::: VORGEGEBENER TEXT :::

Prisma | Veröffentlicht in MIZ 4/24 | Geschrieben von Frank Riegler

175 Jahre Geistesfreiheit in Bayern

Von der „deutschkatholischen Gemeinde“ zum „Bund für Geistesfreiheit“ (bfg)

Am 24. Dezember 1848 wird in Nürnberg die Freie christliche Gemeinde gegründet. Fünf weitere Gemeinden in Bayern folgen 1849 . Es ist die Geburtsstunde für eine Weltanschauungs­gemein­schaft, die sich den Zielen des säkularen Humanismus verpflichtet fühlt. Verbote und Unterdrückung behindern die Entfaltung eines freien Geistes. Trotzdem können die heute 11 Ortsgemeinschaften in diesem Jahr auf eine 175 Jahre alte Tradition aufbauen und aktiv für ihre Ziele eintreten.

Drei Meilensteine auf dem Weg zur Trennung von Staat und Kirche

1524/25, vor 500 Jahren, erhoben sich in Süddeutschland die Bauern, um gegen ihre Ausbeutung und Unterdrückung zu protestieren. Ziel der Proteste war neben dem Adel auch die Kirche. Die Klöster verlangten hohe Abgaben von den Bauern, weshalb diese in großer Armut lebten. Der Aufstand wurde am 15. Mai 1525 bei Frankenhausen und Anfang Juni bei Würzburg blutig niedergeschlagen.

::: BEREITGESTELLTE DATEN :::

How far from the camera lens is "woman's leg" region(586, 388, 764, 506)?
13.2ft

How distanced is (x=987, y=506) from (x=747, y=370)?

:::

● **SCHRIFTLICHE AUFGABEN**:
A: Stimmen die folgenden Aussagen mit dem Text über die Geistesfreiheit in Bayern überein? Antworte jeweils mit Ja oder Nein und zitiere die entscheidenden Worte des Textes wörtlich.
(i) Die Freie christliche Gemeinde in Nürnberg wurde im Jahr 1848 gegründet.
(ii) Heute gibt es 15 Ortsgemeinschaften.
(iii) Die Proteste der Bauern richteten sich ausschließlich gegen den Adel.
B: Führe den Text über die Geistesfreiheit in Bayern nach seinem letzten Satz weiter.

● **ANTWORTEN JE AUFGABE**:
A:
(i) Ja: „Am 24. Dezember 1848 wird in Nürnberg die Freie christliche Gemeinde gegründet.“
(ii) Nein: „die heute 11 Ortsgemeinschaften“
(iii) Nein: „Ziel der Proteste war neben dem Adel auch die Kirche.“

B:
1555 wurden in Augsburg zwischen Kaiser Ferdinand I. und den Reichsständen erstmals die Bedingungen für die Koexistenz von Protestanten und Katholiken im Römischen Reich festgeschrieben. Jetzt legten die Landesherren fest, welcher Konfession ihre Untertanen angehören mussten. Die konfessionellen Spannungen wurden dadurch nicht aufgehoben. 69 Jahre später begann der 30-jährige Krieg (1618–1648).
Zu Beginn des 19. Jahrhundert be­fand sich ein Drittel des heutigen Bayerns in Kirchenbesitz. Das letzte bedeutende Gesetz des Heiligen Römi­schen Reiches, der Reichs­deputa­tions­hauptschluss, wurde am 25. Februar 1803 im Alten Rathaus von Re­gens­burg gefasst.
Religionspolitische Folgen waren zum einen die bis heute bestehenden Entschädigungszahlungen für die Säkularisation; zum anderen erstmalig eine Toleranzpolitik gegenüber den zwei Konfessionen (Katholiken und Protestanten). In der Theorie konnte jetzt jede Person entscheiden, welcher Konfession sie angehören möchte. Juden und Nichtchristen waren von der Tolerierung ausgeschlossen.

Die Märzrevolution 1848

Die Märzrevolution 1848 war der Höhepunkt der Freiheitsbewegung, die für demokratische Rechte und die Trennung von Staat und Kirche eingetreten ist. Eine Errungenschaft der Märzrevolution war die Bildung einer Nationalversammlung, die in der Frankfurter Paulskirche tagte. Am 14. April 1849 verabschiedete sie eine Reichsverfassung, die als Meilenstein in der deutschen Verfassungsgeschichte gilt und Vorbild für alle weiteren demokratischen Verfassungen der Länder war.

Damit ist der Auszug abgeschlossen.